For rapid diagnostic testing and antimicrobial stewardship, the focus of most of the data in the literature are the gram-positive organisms causing bloodstream infections, said J. Kristie Johnson, PhD, D(ABMM), a co-presenter in the webinar and professor in the University of Maryland School of Medicine Department of Pathology. Laboratories and antimicrobial stewardship teams have been slower to adopt gram-negative rapid diagnostic tests, and there are several reasons, she said, noting they are a little more difficult.

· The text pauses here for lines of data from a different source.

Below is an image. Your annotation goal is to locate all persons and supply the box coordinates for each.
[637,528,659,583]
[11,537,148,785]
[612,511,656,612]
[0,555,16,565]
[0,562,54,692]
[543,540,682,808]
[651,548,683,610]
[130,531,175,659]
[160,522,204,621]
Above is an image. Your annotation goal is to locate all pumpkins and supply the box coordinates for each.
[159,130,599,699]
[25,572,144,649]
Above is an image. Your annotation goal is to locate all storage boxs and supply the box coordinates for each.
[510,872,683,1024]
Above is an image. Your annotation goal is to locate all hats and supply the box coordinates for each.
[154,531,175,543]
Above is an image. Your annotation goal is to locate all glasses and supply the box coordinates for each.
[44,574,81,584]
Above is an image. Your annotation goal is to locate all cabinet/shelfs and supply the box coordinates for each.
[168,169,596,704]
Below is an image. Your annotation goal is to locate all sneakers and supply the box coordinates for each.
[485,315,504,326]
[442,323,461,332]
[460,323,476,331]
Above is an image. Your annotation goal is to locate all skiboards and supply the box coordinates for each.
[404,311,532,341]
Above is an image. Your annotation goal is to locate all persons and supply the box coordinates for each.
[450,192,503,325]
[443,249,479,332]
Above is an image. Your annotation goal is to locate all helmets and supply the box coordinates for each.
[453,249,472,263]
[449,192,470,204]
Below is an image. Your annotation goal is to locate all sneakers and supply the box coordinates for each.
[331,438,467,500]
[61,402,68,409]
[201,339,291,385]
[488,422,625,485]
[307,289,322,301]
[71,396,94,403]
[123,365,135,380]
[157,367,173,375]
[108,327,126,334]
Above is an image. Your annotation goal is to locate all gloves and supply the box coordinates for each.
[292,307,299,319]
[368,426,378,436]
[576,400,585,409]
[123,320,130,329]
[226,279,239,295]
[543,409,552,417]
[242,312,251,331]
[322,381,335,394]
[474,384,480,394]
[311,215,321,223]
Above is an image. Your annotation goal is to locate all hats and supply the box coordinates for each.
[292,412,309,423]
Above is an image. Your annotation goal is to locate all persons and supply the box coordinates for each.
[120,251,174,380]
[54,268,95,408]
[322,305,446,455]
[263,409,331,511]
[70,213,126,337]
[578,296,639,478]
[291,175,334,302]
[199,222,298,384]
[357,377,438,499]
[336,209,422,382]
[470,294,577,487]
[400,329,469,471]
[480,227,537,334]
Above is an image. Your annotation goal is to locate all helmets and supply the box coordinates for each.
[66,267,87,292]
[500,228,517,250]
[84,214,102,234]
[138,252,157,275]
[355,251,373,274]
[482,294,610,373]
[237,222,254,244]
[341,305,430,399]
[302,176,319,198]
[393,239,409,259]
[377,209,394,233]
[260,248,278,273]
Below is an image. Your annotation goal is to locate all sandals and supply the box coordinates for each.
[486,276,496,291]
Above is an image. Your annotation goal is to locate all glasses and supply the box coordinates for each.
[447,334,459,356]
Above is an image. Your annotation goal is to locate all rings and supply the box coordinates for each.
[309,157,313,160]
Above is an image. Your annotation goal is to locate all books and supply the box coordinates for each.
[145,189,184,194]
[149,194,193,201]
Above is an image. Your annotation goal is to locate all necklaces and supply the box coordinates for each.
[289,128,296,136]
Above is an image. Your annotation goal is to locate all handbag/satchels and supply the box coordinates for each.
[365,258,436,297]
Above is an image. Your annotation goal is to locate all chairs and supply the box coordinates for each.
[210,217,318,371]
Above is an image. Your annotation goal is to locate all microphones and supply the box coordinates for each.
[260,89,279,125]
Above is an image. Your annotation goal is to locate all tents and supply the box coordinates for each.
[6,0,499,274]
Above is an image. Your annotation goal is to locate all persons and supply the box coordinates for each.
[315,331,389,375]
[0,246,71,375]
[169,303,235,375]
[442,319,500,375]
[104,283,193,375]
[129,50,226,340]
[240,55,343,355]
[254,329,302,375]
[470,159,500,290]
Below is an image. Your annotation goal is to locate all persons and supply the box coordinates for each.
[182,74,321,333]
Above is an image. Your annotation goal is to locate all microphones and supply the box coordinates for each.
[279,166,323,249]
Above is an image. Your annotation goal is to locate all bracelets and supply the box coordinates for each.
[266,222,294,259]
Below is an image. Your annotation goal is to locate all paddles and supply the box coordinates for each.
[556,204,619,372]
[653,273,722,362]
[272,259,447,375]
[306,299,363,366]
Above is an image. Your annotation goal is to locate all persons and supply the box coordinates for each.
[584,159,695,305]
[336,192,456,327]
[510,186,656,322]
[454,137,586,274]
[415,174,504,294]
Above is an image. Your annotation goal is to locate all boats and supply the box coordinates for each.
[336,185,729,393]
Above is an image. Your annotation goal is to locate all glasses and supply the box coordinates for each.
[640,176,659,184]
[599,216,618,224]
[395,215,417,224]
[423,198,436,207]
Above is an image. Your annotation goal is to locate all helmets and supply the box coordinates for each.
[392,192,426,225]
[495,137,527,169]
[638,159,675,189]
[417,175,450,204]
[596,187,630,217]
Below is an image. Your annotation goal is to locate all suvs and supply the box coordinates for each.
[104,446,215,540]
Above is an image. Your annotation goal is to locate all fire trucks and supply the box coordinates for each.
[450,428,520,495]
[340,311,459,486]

One reason is there is more genetic diversity in the gram-negative organisms that are pathogenic. Another is that they have numerous and complex mechanisms of resistance. And with the current rapid diagnostic tests, “there is incomplete data, there are organisms that might not be on the assay, and resistance mechanisms that aren’t detected on the assay,” Dr. Johnson said. “And that makes some of the decisions for escalating or de-escalating more difficult.” In addition, polymicrobial infections with gram-negative bacteria can be hard to detect.

In the efforts to improve antimicrobial prescribing at the University of Maryland, the laboratory and pharmacy departments meet weekly, said Dr. Johnson, medical director of microbiology. “We discuss the priorities for both the lab and antimicrobial stewardship to understand the barriers both teams have and to work with those and move forward. In the end we both want the same outcome,” Dr. Johnson said.

The infectious disease physicians have been pleased, she said. The laboratory switched from the Verigene platform to BCID2, changed its reporting structure, and provided education. Previously, when using a rapid diagnostic test, the laboratory interpreted the result and reported it in the blood culture report. “Now we report out each organism if it was detected or not detected. Our infectious disease group knows the result will be there and looks for it,” Dr. Johnson said, “and we worked with them to make it easy for them to understand the results.” With Dr. Claeys and colleagues, the laboratory developed algorithms based on what the assays detect and what therapies should be considered.

Said Dr. Claeys, “Our infectious disease colleagues respect that we are helping them with these technologies and being a liaison with the microbiology laboratory.”

Sherrie Rice is editor of CAP TODAY.